* _TEXT PROVIDED_
————

Page Life Expectancy and 300 sec limit
People blogged about it, including excellent Jonathan’s post here (highly recommended to read), but I will give a little more insight here. Basically, Microsoft says if PLE is below 300 seconds, we should worry about memory pressure (an old recommendation from 2006. still appearing today here and there). Jonathan shows how 300 sec threshold is obsolete, and that it should be per every 4GB of RAM. That makes a big difference on current servers which have much more RAM than 4GB. I will split it down to the NUMA node level, because today’s servers not only have plenty of RAM, but also plenty of CPU’s which are grouped into NUMA nodes, and so is the memory divided into memory nodes.
That means the PLE limit is better calculated per memory node. If we calculate it globally, it might hide the fact that a single memory node falls way below the treshold, because other numas are in good standing, healthy. If we look only global PLE we will not notice that one numa node’s PLE is not ok.
The Jonathan’s formula for the PLE treshold to worry about is “(DataCacheSizeInGB/4GB)*300”. That means PLE of your system should normally be higher that that number. If you have 4GB of cached data, your treshold is 300 secs. If you have server with a lot of RAM, e.g. 40GB is cached, your PLE treshold should be 3 000 seconds. Basically, PLE should be 300 sec per every 4GB of data you have cached in the buffer pool.
This is the query of the PLE per NUMA node, normalized to 4GB, baked ready for you:
-- ple_per_4gb of every NUMA node should be > 300 sec !
SELECT numa_node = ISNULL(NULLIF(ple.instance_name, ''), 'ALL'),
ple_sec = ple.cntr_value, db_node_mem_GB = dnm.cntr_value*8/1048576,
ple_per_4gb = CASE WHEN ple.instance_name = ''
THEN (SUM(ple.cntr_value) OVER()-ple.cntr_value) * 4194304 / (dnm.cntr_value*8)
ELSE ple.cntr_value * 4194304 / (dnm.cntr_value*8)
FROM sys.dm_os_performance_counters ple join sys.dm_os_performance_counters dnm
on ple.instance_name = dnm.instance_name
and ple.counter_name='Page life expectancy' -- PLE per NUMA node
and dnm.counter_name='Database pages' -- buffer pool size (in pages) per NUMA node
This server has more than 64GB of RAM, and a lot of CPU’s (around 80 cores) divided into 4 hardware NUMA nodes. The query result is below. All NUMAs have good PLE (ple_per_4GB is > 300 sec):
We can see that the values are not equal. ple_per_4gb of the best numa node is more than 2x larger than the worst numa, so global PLE might not be detailed enough in some situations and you may want to go to the NUMA level.
This server has a bit less CPUs than in previous example, but still a bunch of them, so they are divided into 2 hardware NUMA nodes. Server has a lot more memory, around 800 GB, quite a beast! One would expect that would be enough to have a good PLE. But surprisingly, the ple_per_4GB is below 300 sec:
This server has a problem. If memory is not reused efficiently, the performance will rely on the disk which is much slower than memory, and will generate a lot of disk IO and stress the storage. So, by looking at the PLE normalized to 4GB and per numa node, we can spot the opportunity for optimization and investigate further (which objects are using the most of buffer cache memory, the distribution of “hotness” of it’s indexes and partitions etc).
Use the query above to get per NUMA, 4GB normalized values of PLE. Then you can use the fixed treshold of 300 to raise an alarm or start the investigation.
UPDATE: 28.2.2018 Corrected “all” row in query

————

* _EXERCISE DETAILS_
Reproduce word for word the part of the text on page life expectancy starting with "Use the query" and going on through "start the investigation.".

* _PROVIDED RECORDS_

————

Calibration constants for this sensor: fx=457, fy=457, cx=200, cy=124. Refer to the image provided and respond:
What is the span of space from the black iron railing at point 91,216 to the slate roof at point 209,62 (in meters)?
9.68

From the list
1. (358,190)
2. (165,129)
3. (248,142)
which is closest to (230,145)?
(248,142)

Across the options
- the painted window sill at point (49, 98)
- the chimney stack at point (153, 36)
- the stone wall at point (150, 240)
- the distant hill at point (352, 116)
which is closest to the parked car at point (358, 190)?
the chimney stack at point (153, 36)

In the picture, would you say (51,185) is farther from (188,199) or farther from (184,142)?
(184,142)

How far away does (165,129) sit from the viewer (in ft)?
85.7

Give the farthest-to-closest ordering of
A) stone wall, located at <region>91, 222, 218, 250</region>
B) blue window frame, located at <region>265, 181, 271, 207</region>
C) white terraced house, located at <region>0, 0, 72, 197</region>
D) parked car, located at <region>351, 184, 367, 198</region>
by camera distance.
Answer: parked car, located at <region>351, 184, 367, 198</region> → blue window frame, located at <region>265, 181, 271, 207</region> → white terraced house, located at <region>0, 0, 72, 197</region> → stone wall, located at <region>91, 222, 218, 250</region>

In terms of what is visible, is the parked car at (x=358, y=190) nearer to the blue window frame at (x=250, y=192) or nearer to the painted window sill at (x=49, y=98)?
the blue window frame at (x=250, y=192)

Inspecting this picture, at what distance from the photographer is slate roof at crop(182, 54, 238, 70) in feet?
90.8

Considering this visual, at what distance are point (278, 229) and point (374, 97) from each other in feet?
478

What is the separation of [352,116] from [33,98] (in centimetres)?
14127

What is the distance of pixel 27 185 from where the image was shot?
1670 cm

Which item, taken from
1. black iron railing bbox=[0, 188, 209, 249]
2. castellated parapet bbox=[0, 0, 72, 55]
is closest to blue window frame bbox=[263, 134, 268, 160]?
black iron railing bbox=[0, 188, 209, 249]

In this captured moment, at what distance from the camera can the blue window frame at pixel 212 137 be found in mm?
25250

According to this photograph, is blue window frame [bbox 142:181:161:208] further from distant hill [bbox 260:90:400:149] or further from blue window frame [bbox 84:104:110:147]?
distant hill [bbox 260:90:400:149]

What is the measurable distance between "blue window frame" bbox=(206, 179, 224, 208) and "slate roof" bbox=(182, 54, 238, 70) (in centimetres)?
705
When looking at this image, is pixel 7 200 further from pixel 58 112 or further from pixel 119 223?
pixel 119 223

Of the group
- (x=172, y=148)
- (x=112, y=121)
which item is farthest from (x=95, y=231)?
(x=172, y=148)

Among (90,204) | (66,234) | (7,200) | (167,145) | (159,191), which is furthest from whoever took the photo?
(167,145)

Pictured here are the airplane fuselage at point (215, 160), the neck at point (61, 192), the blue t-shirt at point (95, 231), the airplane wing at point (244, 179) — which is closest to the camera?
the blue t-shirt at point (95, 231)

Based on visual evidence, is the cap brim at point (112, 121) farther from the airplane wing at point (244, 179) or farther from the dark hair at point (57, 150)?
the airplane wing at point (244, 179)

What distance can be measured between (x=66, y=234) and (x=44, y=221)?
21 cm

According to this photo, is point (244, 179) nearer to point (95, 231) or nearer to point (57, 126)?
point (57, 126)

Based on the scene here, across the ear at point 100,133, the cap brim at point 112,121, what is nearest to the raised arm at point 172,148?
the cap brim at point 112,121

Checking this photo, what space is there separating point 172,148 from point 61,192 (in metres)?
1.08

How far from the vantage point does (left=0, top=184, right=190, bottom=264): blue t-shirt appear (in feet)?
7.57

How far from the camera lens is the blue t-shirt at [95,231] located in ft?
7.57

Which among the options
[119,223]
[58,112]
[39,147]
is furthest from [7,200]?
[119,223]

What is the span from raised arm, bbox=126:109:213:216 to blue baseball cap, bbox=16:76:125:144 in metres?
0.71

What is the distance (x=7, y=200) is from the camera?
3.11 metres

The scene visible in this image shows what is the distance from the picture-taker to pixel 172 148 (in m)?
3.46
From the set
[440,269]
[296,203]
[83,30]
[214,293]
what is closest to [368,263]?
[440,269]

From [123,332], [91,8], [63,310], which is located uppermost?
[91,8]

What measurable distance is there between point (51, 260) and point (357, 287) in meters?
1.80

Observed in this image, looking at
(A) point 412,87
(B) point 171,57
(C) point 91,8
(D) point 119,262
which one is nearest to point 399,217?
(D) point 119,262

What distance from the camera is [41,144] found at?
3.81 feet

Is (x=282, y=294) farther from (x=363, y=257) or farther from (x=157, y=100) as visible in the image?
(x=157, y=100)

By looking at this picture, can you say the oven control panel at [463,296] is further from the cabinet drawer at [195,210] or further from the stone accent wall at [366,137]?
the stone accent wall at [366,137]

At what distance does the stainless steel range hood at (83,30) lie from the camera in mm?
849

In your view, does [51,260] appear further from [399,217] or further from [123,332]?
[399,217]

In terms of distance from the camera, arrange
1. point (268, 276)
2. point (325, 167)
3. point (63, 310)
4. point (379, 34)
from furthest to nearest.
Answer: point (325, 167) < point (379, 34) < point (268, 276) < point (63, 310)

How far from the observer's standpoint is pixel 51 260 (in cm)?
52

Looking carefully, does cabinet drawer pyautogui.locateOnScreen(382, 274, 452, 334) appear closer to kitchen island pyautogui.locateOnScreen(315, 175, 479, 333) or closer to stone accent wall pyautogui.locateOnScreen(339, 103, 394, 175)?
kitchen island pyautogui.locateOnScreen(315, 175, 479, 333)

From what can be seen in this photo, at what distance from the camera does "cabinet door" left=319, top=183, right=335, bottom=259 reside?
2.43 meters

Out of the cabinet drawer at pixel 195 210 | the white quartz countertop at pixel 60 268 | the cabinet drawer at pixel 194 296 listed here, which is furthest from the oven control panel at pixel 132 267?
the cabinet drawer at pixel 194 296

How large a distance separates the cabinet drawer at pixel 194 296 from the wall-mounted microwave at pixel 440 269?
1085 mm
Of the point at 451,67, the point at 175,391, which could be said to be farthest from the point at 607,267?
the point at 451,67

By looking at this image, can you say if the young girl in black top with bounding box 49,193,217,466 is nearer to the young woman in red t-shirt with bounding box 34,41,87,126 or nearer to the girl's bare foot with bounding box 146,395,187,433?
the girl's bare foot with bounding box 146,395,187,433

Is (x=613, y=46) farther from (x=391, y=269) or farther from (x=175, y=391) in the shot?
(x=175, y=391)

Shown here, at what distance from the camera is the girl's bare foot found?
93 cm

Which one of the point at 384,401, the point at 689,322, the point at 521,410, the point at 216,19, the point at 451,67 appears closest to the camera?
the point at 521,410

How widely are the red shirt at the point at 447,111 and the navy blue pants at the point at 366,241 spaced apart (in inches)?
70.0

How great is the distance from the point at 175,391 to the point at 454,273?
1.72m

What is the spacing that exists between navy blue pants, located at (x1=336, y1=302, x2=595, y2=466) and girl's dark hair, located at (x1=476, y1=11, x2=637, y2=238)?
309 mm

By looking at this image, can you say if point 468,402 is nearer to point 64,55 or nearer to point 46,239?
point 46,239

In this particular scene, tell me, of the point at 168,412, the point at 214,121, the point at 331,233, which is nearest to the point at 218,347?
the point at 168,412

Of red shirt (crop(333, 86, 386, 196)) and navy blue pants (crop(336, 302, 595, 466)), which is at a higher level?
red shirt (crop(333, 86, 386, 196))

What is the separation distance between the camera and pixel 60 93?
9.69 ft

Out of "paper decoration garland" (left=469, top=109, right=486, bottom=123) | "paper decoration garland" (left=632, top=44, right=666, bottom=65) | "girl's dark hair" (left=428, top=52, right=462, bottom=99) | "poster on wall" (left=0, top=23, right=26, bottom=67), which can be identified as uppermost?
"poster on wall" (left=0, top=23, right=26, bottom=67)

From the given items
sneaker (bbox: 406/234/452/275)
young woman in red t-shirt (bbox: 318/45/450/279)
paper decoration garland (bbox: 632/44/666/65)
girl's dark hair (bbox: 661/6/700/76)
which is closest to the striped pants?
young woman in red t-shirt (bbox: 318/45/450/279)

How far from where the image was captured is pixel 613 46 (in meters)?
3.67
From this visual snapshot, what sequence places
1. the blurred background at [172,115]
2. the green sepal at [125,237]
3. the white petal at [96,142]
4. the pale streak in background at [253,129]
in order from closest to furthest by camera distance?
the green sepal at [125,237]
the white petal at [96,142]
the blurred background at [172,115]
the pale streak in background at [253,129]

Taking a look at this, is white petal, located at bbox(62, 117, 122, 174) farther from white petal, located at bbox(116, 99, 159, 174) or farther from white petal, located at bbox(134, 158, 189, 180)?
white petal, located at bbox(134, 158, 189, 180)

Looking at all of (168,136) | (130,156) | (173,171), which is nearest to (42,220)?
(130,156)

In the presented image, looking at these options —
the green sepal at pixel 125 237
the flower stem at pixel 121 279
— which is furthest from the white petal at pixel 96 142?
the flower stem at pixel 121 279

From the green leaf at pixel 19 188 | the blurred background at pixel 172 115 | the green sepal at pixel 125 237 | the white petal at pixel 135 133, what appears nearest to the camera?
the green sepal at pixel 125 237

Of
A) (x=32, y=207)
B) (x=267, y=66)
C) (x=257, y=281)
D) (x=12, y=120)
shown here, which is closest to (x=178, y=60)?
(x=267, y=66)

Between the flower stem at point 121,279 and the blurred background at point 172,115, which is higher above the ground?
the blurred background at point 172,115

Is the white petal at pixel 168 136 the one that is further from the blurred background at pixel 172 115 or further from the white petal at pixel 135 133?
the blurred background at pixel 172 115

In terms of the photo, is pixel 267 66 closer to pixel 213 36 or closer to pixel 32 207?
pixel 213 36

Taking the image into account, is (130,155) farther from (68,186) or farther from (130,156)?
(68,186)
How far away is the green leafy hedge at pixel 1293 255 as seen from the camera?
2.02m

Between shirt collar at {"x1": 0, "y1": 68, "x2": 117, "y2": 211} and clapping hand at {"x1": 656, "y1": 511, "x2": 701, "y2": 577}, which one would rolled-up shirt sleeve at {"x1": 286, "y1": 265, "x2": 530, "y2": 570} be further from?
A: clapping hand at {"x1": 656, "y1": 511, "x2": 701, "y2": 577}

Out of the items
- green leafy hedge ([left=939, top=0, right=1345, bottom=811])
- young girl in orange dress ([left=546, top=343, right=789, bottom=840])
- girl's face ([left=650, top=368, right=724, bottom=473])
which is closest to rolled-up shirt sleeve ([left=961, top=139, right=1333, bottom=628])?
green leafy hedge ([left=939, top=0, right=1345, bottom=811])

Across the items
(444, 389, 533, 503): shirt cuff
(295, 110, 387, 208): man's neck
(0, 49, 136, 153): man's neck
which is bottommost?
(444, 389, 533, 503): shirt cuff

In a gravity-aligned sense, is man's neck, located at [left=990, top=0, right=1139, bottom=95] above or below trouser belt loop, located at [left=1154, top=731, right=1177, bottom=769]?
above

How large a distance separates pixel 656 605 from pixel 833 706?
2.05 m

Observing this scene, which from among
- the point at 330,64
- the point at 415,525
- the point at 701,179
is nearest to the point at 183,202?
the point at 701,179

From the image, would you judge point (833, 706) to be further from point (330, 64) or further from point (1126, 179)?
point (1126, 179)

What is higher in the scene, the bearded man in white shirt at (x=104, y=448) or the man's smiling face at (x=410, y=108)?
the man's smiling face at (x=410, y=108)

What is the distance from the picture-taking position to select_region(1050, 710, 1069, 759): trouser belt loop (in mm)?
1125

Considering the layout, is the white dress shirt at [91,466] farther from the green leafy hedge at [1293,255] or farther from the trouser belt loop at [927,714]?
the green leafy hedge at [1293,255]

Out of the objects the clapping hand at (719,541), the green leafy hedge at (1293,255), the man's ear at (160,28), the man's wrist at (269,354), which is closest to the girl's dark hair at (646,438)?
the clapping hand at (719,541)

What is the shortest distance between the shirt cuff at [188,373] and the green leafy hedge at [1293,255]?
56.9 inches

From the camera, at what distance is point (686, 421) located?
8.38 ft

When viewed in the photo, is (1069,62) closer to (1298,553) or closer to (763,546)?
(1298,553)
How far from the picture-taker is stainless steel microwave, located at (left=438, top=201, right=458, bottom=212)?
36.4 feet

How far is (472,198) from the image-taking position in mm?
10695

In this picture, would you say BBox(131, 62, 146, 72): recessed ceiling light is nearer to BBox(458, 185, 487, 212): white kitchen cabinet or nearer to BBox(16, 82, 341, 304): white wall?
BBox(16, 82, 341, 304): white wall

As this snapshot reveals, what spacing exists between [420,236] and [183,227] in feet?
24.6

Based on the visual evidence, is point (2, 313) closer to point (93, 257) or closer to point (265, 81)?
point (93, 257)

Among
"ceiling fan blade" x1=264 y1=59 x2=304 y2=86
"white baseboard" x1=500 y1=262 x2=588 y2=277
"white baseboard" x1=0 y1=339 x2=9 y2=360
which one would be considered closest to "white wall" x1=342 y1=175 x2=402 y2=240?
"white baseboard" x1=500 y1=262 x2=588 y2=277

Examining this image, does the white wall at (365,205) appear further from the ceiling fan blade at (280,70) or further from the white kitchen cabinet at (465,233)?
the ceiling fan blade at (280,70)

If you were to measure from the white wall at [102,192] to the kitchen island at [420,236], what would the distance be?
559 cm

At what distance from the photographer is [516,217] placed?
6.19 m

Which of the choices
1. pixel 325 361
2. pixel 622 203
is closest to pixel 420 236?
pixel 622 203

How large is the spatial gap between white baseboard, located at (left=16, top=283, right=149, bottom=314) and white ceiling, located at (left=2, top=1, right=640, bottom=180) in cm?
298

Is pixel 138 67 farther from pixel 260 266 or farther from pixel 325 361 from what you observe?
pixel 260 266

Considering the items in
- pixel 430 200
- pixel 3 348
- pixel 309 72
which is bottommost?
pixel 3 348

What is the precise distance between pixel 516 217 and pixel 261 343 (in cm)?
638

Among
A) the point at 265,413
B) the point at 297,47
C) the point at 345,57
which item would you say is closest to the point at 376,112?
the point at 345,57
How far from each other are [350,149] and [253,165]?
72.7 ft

————

* _EXERCISE ANSWER_
Use the query above to get per NUMA, 4GB normalized values of PLE. Then you can use the fixed treshold of 300 to raise an alarm or start the investigation.